» Görev gereksinimleri
(1) Kadına yönelik şiddet yazısında "Ortadaki bu sonuç, kadına" sözcüklerini içeren yerle başlayıp "elbette şiddet var." ile biten bölümü hiçbir değişiklik yapmadan geri verin.
(2) Kadına yönelik şiddet yazısını kaldığı yerden devam ettirin.

06/02/2017
Kadın Cinayetlerini Durduracağız Platformu’nun 2017’nin ilk ayı için verdiği rapor yine ürkütücü!
38 kadını yitirdiğimiz Ocak ayında, serinkanlılıkla baktığımızda gördüklerimiz, aslında her şeyi çok net biçimde sergiliyor, özetliyor.
Ortadaki bu sonuç, kadına yönelik şiddetin hız kesmediği, böyle giderse de kesmeyeceği yönünde. Hiç kuşku yok ki kadın düşmanı söylemlerin, şiddeti üreten, saldırganlığı meşru kılan cümlelere abanması, bugün bu sonucu yaratan en büyük etkenlerden.
Özetle, defalarca yazdığım ve ima etmeye çabaladığım gibi kadınlarını sevmeyen bir ülke Türkiye. Sevgili Leyla Erbil’in dile getirdiği gibi ‘deli bir ülke ama deliliği güzelleştirici değil’. Ne yazık ki, bu delilikte bir hoşluk, esneklik ve coşku yok; olsa olsa katılık, öfke, yok sayma ve elbette şiddet var.

» Gösterilen veriler

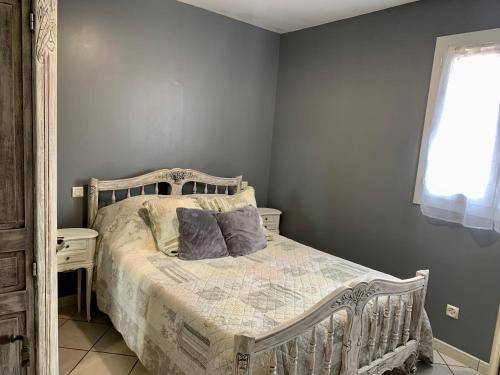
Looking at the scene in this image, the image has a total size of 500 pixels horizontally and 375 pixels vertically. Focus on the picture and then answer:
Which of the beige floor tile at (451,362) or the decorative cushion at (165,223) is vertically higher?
the decorative cushion at (165,223)

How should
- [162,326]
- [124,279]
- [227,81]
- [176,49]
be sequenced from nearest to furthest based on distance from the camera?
1. [162,326]
2. [124,279]
3. [176,49]
4. [227,81]

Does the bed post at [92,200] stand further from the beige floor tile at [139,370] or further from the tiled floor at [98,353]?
the beige floor tile at [139,370]

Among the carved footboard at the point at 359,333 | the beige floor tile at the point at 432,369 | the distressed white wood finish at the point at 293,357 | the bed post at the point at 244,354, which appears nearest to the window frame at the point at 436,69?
the carved footboard at the point at 359,333

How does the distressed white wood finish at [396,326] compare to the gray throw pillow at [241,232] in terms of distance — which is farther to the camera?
the gray throw pillow at [241,232]

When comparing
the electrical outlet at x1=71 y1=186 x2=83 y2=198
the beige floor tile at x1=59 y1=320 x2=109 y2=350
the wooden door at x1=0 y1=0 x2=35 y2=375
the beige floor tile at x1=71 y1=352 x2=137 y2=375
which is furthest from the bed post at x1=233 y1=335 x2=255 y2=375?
the electrical outlet at x1=71 y1=186 x2=83 y2=198

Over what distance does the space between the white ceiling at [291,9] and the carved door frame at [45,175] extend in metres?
2.00

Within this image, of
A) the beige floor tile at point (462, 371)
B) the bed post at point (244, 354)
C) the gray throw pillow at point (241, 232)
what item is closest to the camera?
the bed post at point (244, 354)

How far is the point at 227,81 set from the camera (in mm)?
3752

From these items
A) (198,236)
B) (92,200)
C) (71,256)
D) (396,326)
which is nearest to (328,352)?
(396,326)

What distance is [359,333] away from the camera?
1.92 metres

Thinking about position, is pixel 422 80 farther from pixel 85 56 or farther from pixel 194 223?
pixel 85 56

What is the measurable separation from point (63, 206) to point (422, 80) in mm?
3032

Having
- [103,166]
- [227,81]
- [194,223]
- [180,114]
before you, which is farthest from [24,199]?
[227,81]

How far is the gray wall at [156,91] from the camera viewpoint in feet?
9.48
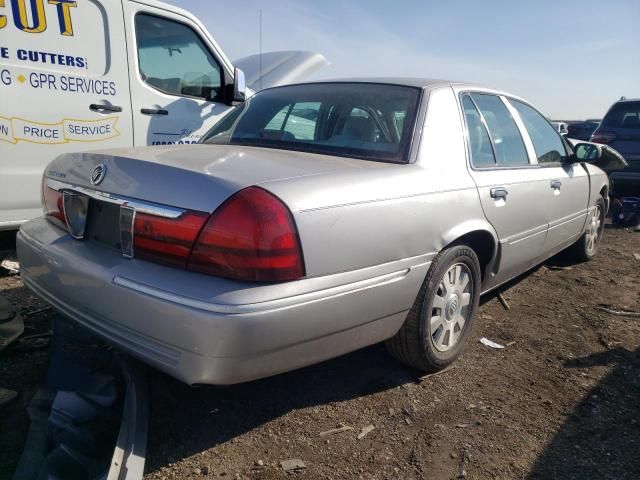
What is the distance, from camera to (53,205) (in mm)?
2553

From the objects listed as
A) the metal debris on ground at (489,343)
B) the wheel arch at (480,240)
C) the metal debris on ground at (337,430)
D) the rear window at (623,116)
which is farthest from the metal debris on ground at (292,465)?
the rear window at (623,116)

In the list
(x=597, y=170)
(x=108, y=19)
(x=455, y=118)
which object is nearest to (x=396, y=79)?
(x=455, y=118)

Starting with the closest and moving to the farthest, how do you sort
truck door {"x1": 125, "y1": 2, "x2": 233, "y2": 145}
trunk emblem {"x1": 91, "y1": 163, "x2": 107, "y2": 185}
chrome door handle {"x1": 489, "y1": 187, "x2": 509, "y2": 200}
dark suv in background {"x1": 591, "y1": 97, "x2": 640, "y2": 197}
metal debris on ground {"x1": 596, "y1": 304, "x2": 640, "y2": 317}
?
trunk emblem {"x1": 91, "y1": 163, "x2": 107, "y2": 185} < chrome door handle {"x1": 489, "y1": 187, "x2": 509, "y2": 200} < metal debris on ground {"x1": 596, "y1": 304, "x2": 640, "y2": 317} < truck door {"x1": 125, "y1": 2, "x2": 233, "y2": 145} < dark suv in background {"x1": 591, "y1": 97, "x2": 640, "y2": 197}

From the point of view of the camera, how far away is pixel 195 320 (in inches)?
69.6

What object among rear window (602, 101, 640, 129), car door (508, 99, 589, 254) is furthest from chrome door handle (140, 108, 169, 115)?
rear window (602, 101, 640, 129)

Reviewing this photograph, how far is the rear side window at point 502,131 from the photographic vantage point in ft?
10.7

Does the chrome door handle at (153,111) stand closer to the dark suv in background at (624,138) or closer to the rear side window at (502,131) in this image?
the rear side window at (502,131)

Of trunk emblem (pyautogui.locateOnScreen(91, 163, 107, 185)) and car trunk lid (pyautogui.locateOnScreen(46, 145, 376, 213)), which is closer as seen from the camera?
car trunk lid (pyautogui.locateOnScreen(46, 145, 376, 213))

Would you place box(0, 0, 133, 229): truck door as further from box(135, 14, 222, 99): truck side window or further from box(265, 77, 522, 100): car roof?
box(265, 77, 522, 100): car roof

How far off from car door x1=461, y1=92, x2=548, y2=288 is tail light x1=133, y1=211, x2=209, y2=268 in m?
1.61

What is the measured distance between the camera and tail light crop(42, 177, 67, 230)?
2471mm

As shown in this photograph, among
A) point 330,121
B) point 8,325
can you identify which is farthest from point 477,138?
point 8,325

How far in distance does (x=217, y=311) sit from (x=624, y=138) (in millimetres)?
8164

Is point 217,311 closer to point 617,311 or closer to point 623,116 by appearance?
point 617,311
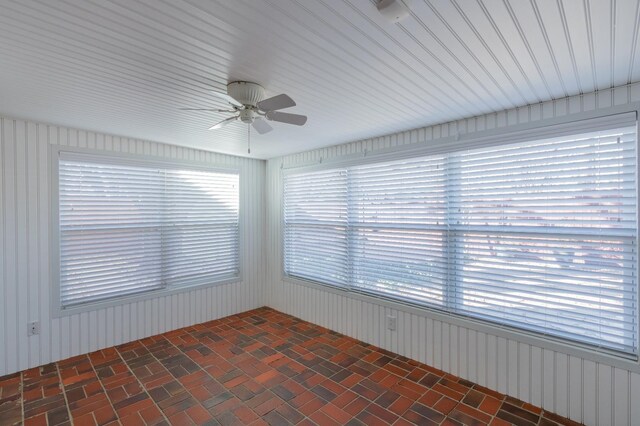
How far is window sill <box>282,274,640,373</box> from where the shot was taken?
7.23ft

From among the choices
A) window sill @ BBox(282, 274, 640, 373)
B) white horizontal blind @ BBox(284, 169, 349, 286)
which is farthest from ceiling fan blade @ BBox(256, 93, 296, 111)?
window sill @ BBox(282, 274, 640, 373)

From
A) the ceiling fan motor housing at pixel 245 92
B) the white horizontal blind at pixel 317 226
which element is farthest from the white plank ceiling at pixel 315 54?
the white horizontal blind at pixel 317 226

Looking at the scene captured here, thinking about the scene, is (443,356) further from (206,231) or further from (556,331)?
(206,231)

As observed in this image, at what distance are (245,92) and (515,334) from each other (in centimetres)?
282

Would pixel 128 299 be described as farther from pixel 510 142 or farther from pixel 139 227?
pixel 510 142

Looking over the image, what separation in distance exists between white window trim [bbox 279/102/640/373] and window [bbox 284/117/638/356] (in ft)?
0.15

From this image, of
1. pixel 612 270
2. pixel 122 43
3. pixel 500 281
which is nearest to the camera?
pixel 122 43

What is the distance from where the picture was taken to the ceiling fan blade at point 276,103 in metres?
1.90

» Yanıt listesi
(1)
Ortadaki bu sonuç, kadına yönelik şiddetin hız kesmediği, böyle giderse de kesmeyeceği yönünde. Hiç kuşku yok ki kadın düşmanı söylemlerin, şiddeti üreten, saldırganlığı meşru kılan cümlelere abanması, bugün bu sonucu yaratan en büyük etkenlerden.
Özetle, defalarca yazdığım ve ima etmeye çabaladığım gibi kadınlarını sevmeyen bir ülke Türkiye. Sevgili Leyla Erbil’in dile getirdiği gibi ‘deli bir ülke ama deliliği güzelleştirici değil’. Ne yazık ki, bu delilikte bir hoşluk, esneklik ve coşku yok; olsa olsa katılık, öfke, yok sayma ve elbette şiddet var.

(2)
Bu arada Aile ve Sosyal Politikalar Bakanlığı’nın genel olarak neler yaptığını yeniden hatırlamak isteyenler için Kadın Cinayetlerini Durduracağız Platformu’nun sözlerini takip ediyorum:
‘Bizler kadınlar boşanmak istediği için öldürülüyor derken, Aile ve Sosyal Politikalar Bakanlığı bazı aile danışma merkezlerine başvuran ailelerin boşanabilmelerini sorun olarak gördü. Sokak aralarında diye nitelendirdikleri bu merkezler için hemen işlem başlattı. 7 bin 500 kadar evli çiftin kendilerine başvurmasından, bunlardan %38’ini boşanmaktan vazgeçirdiklerinden gururla bahsetti. Kadınların boşanmak istediği için öldürüldüğünü görseydiniz, boşanabilen %62’lik kısımdan gururla bahsetseydiniz, bu ay kadın cinayetlerini bir kez daha arttığına şahit olmazdık, 38’li rakamları görmezdik.’
Rapor, aynı zamanda 34 çocuğun istismara uğradığını, 14 kadına cinsel şiddet uygulandığını belirtiyor. Hiç kuşku yok ki bunlar rapora yansıyabilenler. Kayıt dışı nice olayın gerçekleştiğini de teslim etmemiz gerekiyor.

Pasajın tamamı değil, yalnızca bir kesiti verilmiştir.